TummelVision 50: Umair Haque on tummeling our way to a new kind of capitalism


Episode Notes

This week on Tummelvision Umair Haque talks with us about his book The New Capitalist Manifesto, the imbalanced state of the union, Silicon Valley’s disruption deficit disorder, and much, much more.

Umair is an old pal of the tummel-crew. Four years ago when I first met Umair  we both had a meeting of the minds on the fundamental shifts impacting business and culture in a networked world.  Our major rant at the time was that this is much bigger than new technology and a new distribution channel.  People were missing the point that social software and the social web are changing the rules – they are empowering individuals and groups and slicing into old economic models. This still holds true today.  Most businesses are still trying to slam the proverbial square peg in a worn out old round hole while missing the fact that the hole is not round anymore and the peg – well it is now comprised of lots of little pegs [ok -done beating a dead metaphor].

Umair  has been shaking things up with his great blog over at HBR and has just published his new book The New Capitalist Manifesto where he lays out many of these fundamental changes. We are proud that Tummeling fits right into the midst of it all.   Please join us this Thursday for our live chat and podcast where we discuss Tummeling Capitalism – two words that many people might think are at odds with each other when in reality they go together like peanut butter and chocolate!

  • Without him making endorsement per se, and more for a baseline to start the conversation with, I would be interested in hearing which software companies/apps he thinks match the ‘The New Capitalist Manifesto’ best.

    Ex: Google Voice offers free, unlimited, send/receive SMS, kicking the legs out from under the telcos cash cow – Is that the best example of a web being disruptive right now? If not, what is?

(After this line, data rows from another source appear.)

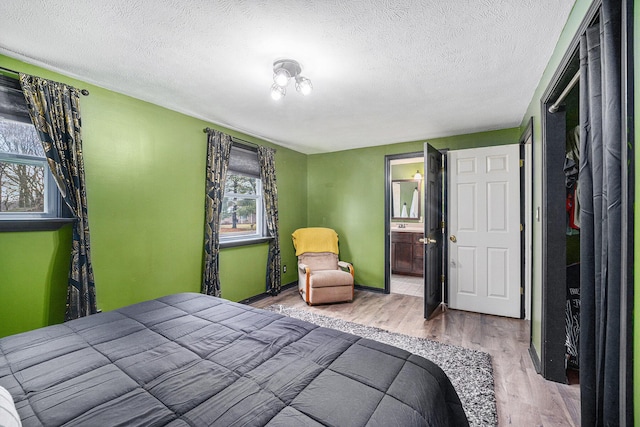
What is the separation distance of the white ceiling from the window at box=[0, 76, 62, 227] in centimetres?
35

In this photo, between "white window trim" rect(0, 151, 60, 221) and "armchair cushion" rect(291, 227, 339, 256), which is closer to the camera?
"white window trim" rect(0, 151, 60, 221)

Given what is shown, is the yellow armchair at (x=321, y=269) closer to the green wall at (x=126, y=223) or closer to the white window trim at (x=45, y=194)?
the green wall at (x=126, y=223)

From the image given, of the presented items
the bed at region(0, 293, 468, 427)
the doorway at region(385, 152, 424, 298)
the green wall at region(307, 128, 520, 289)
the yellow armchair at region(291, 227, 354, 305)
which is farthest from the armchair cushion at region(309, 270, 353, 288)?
the bed at region(0, 293, 468, 427)

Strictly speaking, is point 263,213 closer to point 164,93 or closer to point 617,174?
point 164,93

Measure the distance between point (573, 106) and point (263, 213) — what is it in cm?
377

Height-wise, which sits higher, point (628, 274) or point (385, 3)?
point (385, 3)

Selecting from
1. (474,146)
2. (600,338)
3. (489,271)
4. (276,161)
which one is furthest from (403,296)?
(600,338)

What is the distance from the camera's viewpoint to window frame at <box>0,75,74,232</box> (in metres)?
2.03

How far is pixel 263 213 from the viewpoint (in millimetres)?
4379

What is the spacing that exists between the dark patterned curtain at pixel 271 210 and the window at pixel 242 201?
0.43ft

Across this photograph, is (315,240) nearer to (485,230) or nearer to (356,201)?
(356,201)

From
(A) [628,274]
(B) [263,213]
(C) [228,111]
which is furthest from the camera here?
(B) [263,213]

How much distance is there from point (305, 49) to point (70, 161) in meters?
2.09

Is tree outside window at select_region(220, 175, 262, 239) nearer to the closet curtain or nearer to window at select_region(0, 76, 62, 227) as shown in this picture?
window at select_region(0, 76, 62, 227)
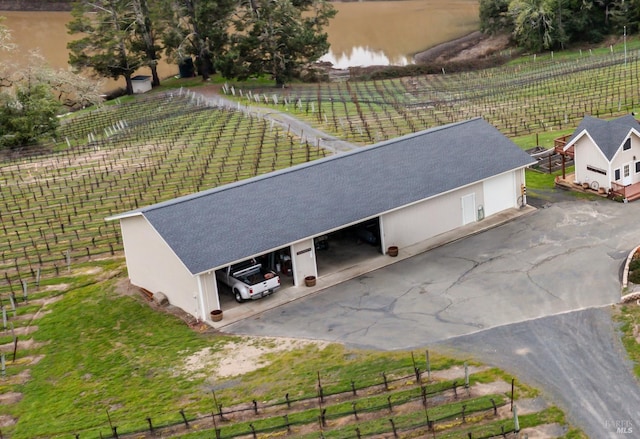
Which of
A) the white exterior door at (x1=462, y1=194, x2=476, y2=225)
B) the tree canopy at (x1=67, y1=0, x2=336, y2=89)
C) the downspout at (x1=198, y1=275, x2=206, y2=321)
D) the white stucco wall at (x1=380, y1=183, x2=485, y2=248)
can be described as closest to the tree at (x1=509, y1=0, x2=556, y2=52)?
the tree canopy at (x1=67, y1=0, x2=336, y2=89)

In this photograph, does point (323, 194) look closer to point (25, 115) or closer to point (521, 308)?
point (521, 308)

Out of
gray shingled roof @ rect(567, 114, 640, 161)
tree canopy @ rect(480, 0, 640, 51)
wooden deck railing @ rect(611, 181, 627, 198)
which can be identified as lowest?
wooden deck railing @ rect(611, 181, 627, 198)

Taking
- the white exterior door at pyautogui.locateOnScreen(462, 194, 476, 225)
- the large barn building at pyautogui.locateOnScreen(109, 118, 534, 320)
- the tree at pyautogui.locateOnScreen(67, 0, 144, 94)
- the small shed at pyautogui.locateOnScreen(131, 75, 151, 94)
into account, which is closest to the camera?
the large barn building at pyautogui.locateOnScreen(109, 118, 534, 320)

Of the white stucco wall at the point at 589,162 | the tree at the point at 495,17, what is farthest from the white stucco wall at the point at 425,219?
the tree at the point at 495,17

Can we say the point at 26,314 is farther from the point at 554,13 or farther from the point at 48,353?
the point at 554,13

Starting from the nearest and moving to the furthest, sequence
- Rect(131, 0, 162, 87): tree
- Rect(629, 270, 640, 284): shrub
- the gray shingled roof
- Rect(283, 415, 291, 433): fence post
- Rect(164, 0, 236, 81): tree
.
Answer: Rect(283, 415, 291, 433): fence post < Rect(629, 270, 640, 284): shrub < the gray shingled roof < Rect(164, 0, 236, 81): tree < Rect(131, 0, 162, 87): tree

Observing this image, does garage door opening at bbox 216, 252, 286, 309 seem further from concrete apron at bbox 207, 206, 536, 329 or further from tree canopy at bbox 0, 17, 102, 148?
tree canopy at bbox 0, 17, 102, 148

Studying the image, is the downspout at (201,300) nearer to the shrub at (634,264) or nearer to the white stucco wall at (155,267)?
the white stucco wall at (155,267)
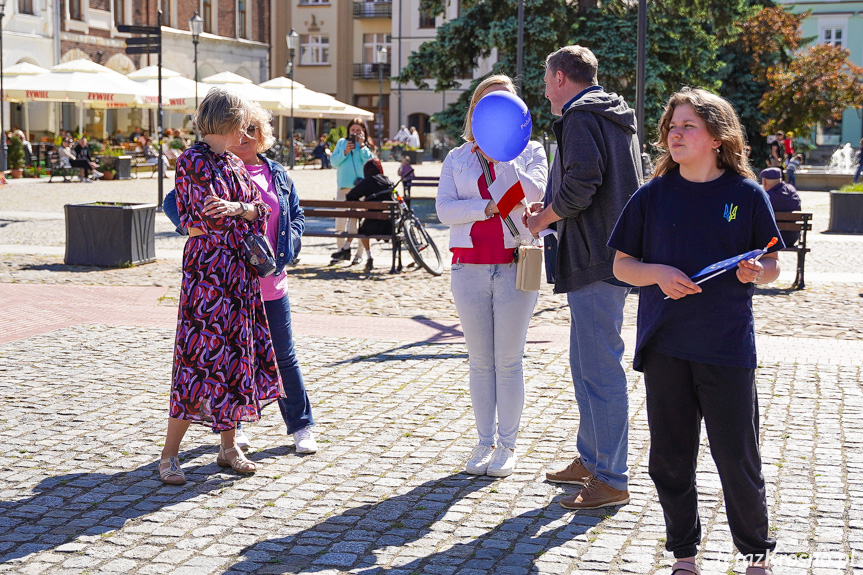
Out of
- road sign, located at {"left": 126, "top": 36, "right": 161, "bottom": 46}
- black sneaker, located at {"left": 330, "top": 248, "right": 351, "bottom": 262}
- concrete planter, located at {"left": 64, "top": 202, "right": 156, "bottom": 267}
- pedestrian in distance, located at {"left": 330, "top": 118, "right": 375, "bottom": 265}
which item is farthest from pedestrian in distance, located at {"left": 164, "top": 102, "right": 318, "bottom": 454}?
road sign, located at {"left": 126, "top": 36, "right": 161, "bottom": 46}

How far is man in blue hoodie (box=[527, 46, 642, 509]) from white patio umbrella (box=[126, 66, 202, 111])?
28.2m

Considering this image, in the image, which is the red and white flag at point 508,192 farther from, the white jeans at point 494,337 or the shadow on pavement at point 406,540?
the shadow on pavement at point 406,540

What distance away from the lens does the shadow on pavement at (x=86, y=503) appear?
14.1ft

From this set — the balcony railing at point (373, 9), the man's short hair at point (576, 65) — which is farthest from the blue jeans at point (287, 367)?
the balcony railing at point (373, 9)

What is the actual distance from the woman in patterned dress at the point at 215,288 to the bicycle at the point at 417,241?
7.87 meters

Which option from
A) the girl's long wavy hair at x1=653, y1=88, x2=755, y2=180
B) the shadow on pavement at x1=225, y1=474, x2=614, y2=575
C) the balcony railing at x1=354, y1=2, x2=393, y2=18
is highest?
the balcony railing at x1=354, y1=2, x2=393, y2=18

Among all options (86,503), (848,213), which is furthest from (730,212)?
(848,213)

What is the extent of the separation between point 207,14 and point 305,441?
5085 cm

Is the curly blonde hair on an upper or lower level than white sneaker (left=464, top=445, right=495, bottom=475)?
upper

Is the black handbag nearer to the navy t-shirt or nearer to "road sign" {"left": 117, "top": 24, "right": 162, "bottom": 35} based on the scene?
the navy t-shirt

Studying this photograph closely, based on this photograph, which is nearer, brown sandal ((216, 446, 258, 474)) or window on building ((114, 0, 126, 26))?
brown sandal ((216, 446, 258, 474))

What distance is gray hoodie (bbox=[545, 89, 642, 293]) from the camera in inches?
176

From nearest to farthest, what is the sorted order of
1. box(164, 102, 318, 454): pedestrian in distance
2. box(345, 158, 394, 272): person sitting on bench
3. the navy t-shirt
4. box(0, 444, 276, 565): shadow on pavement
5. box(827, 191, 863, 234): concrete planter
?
the navy t-shirt, box(0, 444, 276, 565): shadow on pavement, box(164, 102, 318, 454): pedestrian in distance, box(345, 158, 394, 272): person sitting on bench, box(827, 191, 863, 234): concrete planter

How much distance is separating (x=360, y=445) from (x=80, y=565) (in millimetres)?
1991
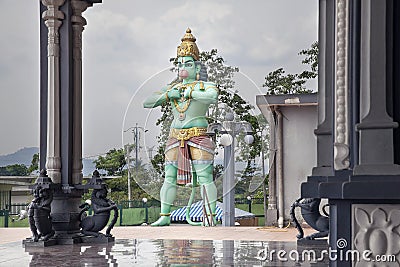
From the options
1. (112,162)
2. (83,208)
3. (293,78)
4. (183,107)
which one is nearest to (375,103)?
(83,208)

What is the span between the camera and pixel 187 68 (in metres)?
14.1

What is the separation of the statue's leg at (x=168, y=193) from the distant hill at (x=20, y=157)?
4.65 meters

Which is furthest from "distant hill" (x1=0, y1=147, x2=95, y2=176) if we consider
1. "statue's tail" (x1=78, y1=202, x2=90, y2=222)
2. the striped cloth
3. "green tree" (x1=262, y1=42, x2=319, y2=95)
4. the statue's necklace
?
"statue's tail" (x1=78, y1=202, x2=90, y2=222)

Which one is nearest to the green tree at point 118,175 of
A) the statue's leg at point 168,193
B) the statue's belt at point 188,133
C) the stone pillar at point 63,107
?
the statue's leg at point 168,193

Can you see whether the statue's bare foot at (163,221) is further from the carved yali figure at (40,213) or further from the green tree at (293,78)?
the green tree at (293,78)

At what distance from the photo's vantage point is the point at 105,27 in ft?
67.8

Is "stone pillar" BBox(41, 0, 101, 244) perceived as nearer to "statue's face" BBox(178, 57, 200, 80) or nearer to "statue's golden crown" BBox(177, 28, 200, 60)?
"statue's face" BBox(178, 57, 200, 80)

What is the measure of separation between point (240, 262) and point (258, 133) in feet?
28.3

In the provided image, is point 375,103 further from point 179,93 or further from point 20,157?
point 20,157

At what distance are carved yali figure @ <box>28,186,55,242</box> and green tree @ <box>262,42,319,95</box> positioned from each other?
13.2 meters

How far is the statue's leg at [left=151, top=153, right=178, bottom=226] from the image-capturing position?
13.4m

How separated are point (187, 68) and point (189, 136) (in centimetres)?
131

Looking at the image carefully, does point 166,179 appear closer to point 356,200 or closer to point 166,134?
point 166,134

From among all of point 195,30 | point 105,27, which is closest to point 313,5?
point 195,30
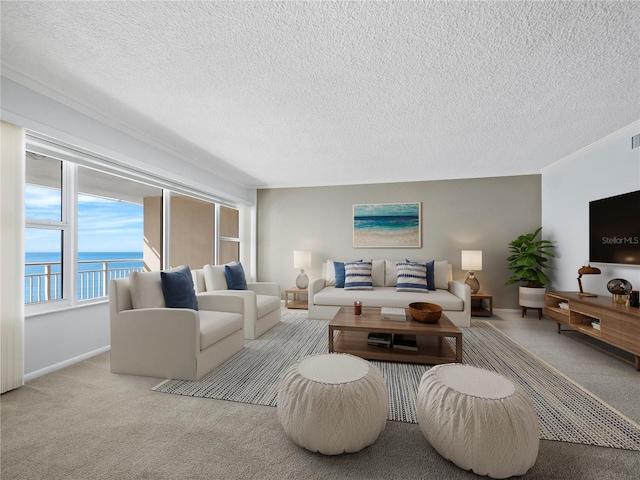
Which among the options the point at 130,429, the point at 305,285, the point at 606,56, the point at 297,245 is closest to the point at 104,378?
the point at 130,429

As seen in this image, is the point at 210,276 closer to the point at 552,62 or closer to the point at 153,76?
the point at 153,76

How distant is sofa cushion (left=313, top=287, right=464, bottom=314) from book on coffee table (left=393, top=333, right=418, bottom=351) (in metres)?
0.91

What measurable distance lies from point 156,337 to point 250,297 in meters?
1.15

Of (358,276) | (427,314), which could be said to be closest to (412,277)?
(358,276)

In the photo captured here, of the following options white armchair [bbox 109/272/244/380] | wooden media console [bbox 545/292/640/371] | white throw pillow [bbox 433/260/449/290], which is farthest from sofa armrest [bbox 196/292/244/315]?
wooden media console [bbox 545/292/640/371]

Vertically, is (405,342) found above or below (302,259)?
below

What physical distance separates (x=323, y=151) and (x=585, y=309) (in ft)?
11.4

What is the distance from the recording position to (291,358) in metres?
2.75

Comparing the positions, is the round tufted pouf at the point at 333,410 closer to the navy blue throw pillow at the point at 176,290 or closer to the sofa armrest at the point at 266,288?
the navy blue throw pillow at the point at 176,290

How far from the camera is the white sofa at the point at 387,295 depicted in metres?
3.80

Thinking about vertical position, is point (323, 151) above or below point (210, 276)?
above

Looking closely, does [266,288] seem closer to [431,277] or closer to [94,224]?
[94,224]

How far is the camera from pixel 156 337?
2.31 m

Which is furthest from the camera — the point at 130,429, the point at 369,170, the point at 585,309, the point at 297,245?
the point at 297,245
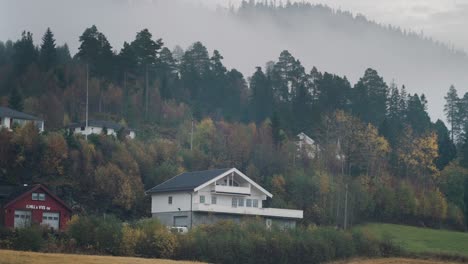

    • Thanks Todd. We’ll definitely ask him. I hope you can join us live tomorrow night 8pmPST in the chat room.

  • Hello Mr. Haque,

    I would like to know what you think about the future shape of the labour markets? From the “value-cycle” discussion in the book, creating ‘value conversations’ with “deliberative” decision processes made by consumers for “strategic agility” it sounds like –please do correct me–:
    – stripping out levels of employees
    – those employees within businesses will need higher levels of education bc they will be required to be more ‘creative’ or ‘conceptual’ professionals (Pink, Florida like) and
    – therefore there should be an expectation of higher wages
    – businesses will be smaller overall, even the largest corporations

    so, it sounds like gut wrenching structural adjustment that’s required by the labour market with lower employment levels in the shorter to medium term where’s the money not only for education, retraining, going to come from, but wages?

    Don’t get me wrong, I love the idea of it. Definitely behind you, but can you talk about what needs to happen with the labour market? Are shorter work hours and flexible work conditions inherent in this?

    thanks, @ann_lytical

  • Hello Mr. Haque,

    I’m Joshua Munnilal, Gin member with the Global Information Network. Consider this your personal GIN invitation from me. If you’re anything like I was, you’re looking for an opportunity to get connected with some very affluent, wealthy and successful people… Well this is a great opprotunity for anyone to have be or do anything they desire! My question is do you believe the g.i.n. is the life experience?(You can also check out the ktradioshow)

  • Don’t mean to ask too much, but on conducting business in a non-exclusionary and (from your book) “competitive philosophy” manner: would country policy makers do well to run national economies in the same way for the 21st century as they all hope to build ‘knowledge economies’ to drive economic growth? Is there any country running their economy close to this idea? Does the US’s “winning the future” agenda meet this?

    Thanks, Ann

  • Myers

    if I were on your committee & the NCM were the thesis before us, my questions might be..

    1 Why “manifesto”? In market up to it’s hind quarters in Manifestos, why weaken your brand by making Red Bull into weak tea with an oversold term?
    2 You’ve mentioned Institutional Innovation at several points, why build a central support on this apparent contradiction? Spinoza might as well have been discussing institutions when he said ‘All things long to persist in their being” Institutions attain longevity by mitigating change. The PhD itself is institutional innovation, requiring Terra Nova for each fresh contribution, yet experience tells us that this new made ground is as stable as the made land in San Francisco…ie given to liquefaction in an quake or social change.
    3 The principle gift of post structuralism and other modes of late capitalist thinking might be expressed as showing the intelectual poverty of a single great anything that would contain everything, this would seem to argue directly against many of your points of incorporating delta or rate of change or even active time series into existing dynamics. How do you square this circle?

    Mix & Match a response as need be.